Workers in the Yaojie coal mine in China
Photo: A2800 epa Michael Reynolds / dpa
According to a new study, China's annual greenhouse gas emissions exceed the emissions of all developed countries combined for the first time.
The most populous country in the world alone contributed 27 percent of global emissions of CO2 equivalents in 2019, estimates the US think tank Rhodium Group.
In this comparison, the USA only achieved eleven percent (2nd place), India 6.6 percent (3rd place).
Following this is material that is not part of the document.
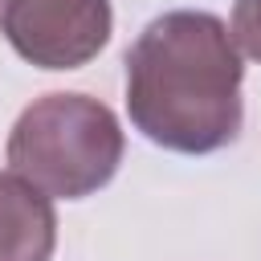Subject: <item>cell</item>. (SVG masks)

CO2 equivalents are a unit of measurement for standardizing the climate impact of different greenhouse gases that do not contribute to the greenhouse effect to the same extent and remain in the atmosphere for different periods of time. According to the study, China's emissions exceeded 14 gigatons of CO2e for the first time in 2019. They have tripled since 1990. They have increased by 25 percent over the past decade.
Worldwide emissions climbed to 52 tonnes of CO2 equivalents in 2019 - an increase of 11.4 percent over the past decade, as the calculations showed.
With around 1.4 billion people, China's emissions per capita only reach 10.1 tons.
They are slightly below the OECD level of 10.5 tonnes - and significantly lower than in the USA, which, at 17.6 tonnes per capita, contributes much more to global warming.
According to the study, the share per capita is likely to have increased in China in 2020 because its greenhouse gas emissions increased by around 1.7 percent, while in most other countries they decreased due to the corona pandemic.
The reasons are the strong growth and the high proportion of coal in China's energy mix.
The country bases its energy supply around 60 percent on coal.